Following its last meeting in early June 2014, the ICH Steering Committee announced the plan to move their guideline for elemental impurities, known as ICH Q3D , to Stage 4 in September 2014. As the sign off of this new tripartite guideline approaches, a strategy for the revision of the texts concerned has been drawn up by the European Pharmacopoeia Commission to ensure that a consistent approach between the licensing authorities and the commission continues to be applied.

The ICH unveiled the guideline for comment in August, noting that limiting metal impurities is contingent on evaluating toxicity data, establishing a Permitted Daily Exposure (PDE) rate for the elements of concern, and ensuring that rate isn’t met by any of a treatment’s ingredients.

The European Pharmacopoeia Commission endorsed the proposed revision by the ICH of the current “Heavy metals chapters” and decided as a first step to revise a chapter on metal catalyst or reagent residues to replace its content by the ICH Q3D guideline as soon as it has moved to Stage 5 in the European Union.
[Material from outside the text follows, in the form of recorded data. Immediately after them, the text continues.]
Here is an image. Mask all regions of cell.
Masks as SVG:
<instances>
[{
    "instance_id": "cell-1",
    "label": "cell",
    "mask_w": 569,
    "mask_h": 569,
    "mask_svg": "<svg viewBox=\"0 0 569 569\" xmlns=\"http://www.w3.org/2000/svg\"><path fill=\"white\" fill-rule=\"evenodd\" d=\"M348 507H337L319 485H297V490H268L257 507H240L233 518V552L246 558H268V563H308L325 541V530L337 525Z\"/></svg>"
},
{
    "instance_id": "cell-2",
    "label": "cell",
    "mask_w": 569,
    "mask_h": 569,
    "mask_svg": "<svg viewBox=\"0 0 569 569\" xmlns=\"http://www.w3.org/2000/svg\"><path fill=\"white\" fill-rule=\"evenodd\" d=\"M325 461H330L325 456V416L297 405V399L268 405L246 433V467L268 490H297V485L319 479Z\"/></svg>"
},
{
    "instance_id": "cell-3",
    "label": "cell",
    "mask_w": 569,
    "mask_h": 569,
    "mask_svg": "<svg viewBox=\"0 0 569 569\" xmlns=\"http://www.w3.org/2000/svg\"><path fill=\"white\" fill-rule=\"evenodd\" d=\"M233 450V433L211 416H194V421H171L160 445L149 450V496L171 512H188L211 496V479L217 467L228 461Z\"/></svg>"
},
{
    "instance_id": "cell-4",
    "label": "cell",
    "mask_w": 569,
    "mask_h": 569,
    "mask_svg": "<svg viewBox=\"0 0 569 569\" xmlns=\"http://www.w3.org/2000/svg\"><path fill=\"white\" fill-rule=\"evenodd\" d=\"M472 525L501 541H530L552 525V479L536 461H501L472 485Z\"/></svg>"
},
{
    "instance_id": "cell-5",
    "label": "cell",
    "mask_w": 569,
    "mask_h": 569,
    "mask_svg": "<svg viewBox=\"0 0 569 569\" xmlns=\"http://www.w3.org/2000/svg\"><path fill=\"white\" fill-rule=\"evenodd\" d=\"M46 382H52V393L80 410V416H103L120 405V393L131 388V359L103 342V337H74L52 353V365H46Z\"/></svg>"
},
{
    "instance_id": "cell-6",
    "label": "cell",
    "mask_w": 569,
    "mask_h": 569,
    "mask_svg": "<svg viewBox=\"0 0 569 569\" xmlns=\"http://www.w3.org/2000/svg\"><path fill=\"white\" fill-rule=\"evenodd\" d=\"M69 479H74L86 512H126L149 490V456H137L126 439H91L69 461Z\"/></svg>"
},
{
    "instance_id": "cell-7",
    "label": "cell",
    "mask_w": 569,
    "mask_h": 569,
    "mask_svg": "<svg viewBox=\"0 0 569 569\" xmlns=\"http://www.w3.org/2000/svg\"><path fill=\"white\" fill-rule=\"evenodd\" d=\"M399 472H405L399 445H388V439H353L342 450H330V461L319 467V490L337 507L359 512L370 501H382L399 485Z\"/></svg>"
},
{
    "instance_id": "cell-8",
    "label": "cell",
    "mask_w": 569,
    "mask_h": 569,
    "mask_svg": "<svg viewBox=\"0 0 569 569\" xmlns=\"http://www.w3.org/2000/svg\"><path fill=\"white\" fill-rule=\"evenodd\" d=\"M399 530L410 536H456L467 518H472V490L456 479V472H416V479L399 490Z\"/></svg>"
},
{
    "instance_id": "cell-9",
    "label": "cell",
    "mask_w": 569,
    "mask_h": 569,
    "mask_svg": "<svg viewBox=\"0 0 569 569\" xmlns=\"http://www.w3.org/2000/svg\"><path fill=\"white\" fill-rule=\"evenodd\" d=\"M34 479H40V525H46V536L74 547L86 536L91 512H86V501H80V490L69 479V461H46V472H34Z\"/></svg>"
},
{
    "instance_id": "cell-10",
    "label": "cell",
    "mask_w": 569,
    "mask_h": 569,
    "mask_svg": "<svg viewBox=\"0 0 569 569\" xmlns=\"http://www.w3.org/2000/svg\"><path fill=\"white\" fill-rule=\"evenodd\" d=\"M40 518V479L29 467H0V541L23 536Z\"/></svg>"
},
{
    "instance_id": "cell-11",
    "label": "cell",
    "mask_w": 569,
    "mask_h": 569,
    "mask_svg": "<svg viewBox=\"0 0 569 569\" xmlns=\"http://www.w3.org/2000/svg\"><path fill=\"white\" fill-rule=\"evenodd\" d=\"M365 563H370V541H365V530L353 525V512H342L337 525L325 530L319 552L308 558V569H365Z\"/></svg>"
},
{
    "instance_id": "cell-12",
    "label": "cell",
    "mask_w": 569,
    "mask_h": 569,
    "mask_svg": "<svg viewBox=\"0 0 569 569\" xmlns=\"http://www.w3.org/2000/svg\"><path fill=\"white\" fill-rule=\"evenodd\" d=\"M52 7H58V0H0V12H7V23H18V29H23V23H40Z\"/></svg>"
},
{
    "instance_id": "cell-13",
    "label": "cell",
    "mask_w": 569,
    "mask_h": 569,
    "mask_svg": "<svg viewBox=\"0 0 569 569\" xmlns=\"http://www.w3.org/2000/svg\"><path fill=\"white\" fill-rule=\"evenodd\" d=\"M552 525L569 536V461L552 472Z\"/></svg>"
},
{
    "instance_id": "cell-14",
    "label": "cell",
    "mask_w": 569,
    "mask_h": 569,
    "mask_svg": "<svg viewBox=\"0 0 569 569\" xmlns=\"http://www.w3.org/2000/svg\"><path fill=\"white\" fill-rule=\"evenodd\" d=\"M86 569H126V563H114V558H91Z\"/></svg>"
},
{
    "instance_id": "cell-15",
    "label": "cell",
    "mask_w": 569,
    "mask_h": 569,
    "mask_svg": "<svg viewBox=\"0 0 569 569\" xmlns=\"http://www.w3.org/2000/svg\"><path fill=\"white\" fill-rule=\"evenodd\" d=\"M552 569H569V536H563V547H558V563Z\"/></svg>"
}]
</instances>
The decision to replace the EMA guideline on the specification limits for residues of metal catalysts or metal reagents by the ICH Q3D guideline is under the remit of the Committee for Medicinal Products for Human Use (CHMP).

Currently, the EMA Guideline on the specification limits for residues of metal catalysts or metal reagents is located in chapter 5.20: “Metal catalyst or metal reagent residue,” which is applicable to new drugs to be marketed in Europe.

In line with a decision from April 2012, the European Pharmacopoeia intends to introduce a cross-reference to this revised chapter in two general monographs: Substances for pharmaceutical use (2034) and Pharmaceutical preparations (2619) at a later stage. The cross-references would make the requirements of the ICH Q3D Guideline legally binding. The exact timing of this step will depend on the implementation decisions of other European regulation bodies, mainly the CHMP.

Monograph Changes

In addition, it is planned to delete cross-references to the wet chemical tests for “heavy metals” from all individual monographs (except for monographs on products for veterinary use only). The list of all impacted monographs will be published in Pharmeuropa, in January 2015. The European Pharmacopoeia says it foresees publishing revised individual monographs in the 9th edition with an implementation date of January 2017.

From then on, the choice of an appropriate analytical strategy will be left to the user, in line with the ICH Q3D guideline. Chapter 2.4.20, currently entitled “Determination of metal catalyst and metal reagent residues,” which focuses on sample preparation and method suitability, will provide additional guidance. Together with other general chapters related to elemental impurities analysis, the new guideline will be thoroughly reviewed to align them, if necessary, with the latest requirements from the ICH Q3D guideline.

Additionally, the Pharmacopoeial Discussion Group (PDG) decided at its last meeting in June 2014 to start the discussions on the harmonisation of their respective chapters on elemental impurities.

The changes come as IPEC (International Pharmaceutical Excipient Council) Americas in April asked its member companies to compile information on elemental impurities.

Meanwhile, the ICH M7 Guideline on Assessment and Control of DNA Reactive (Mutagenic) Impurities in Pharmaceuticals to Limit Potential Carcinogenic Risk is now entering the implementation period.